------ RECORDS TO PROCESS ------
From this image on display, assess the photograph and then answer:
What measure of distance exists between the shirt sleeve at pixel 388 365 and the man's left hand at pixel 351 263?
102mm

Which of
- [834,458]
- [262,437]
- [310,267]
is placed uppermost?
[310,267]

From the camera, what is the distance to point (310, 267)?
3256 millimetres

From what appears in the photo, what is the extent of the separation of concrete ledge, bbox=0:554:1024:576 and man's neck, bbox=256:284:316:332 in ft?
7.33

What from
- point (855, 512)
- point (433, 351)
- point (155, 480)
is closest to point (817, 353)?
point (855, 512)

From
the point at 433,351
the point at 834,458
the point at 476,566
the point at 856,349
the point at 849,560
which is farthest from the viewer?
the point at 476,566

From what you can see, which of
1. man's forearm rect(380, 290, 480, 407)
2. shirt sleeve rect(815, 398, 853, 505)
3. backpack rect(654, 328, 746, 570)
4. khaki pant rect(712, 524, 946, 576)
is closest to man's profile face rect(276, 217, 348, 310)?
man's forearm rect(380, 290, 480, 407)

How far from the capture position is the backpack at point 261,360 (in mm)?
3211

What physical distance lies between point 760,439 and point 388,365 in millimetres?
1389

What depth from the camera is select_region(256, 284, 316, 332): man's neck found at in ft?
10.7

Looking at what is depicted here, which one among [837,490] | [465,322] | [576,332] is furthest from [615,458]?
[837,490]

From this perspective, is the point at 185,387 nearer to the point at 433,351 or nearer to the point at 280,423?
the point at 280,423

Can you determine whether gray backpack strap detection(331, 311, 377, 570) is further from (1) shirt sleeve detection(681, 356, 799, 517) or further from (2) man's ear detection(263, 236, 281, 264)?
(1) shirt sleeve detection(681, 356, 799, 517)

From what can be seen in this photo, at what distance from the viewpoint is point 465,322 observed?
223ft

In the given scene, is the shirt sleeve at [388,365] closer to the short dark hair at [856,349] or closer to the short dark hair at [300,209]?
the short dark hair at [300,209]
------
### PROBLEM REQUIREMENTS
Convert the data from the line containing "Can you determine" through the last line, inclusive, into a Markdown table with the columns Row and Entry. Number each line, and omit the blank ones.

### OUTPUT OF THE EXERCISE
| Row | Entry |
|---|---|
| 1 | Can you determine whether gray backpack strap detection(331, 311, 377, 570) is further from (1) shirt sleeve detection(681, 356, 799, 517) or further from (2) man's ear detection(263, 236, 281, 264)? |
| 2 | (1) shirt sleeve detection(681, 356, 799, 517) |
| 3 | From what can be seen in this photo, at what distance from the viewpoint is point 465,322 observed? |
| 4 | 223ft |
| 5 | In the given scene, is the shirt sleeve at [388,365] closer to the short dark hair at [856,349] or closer to the short dark hair at [300,209]? |
| 6 | the short dark hair at [300,209] |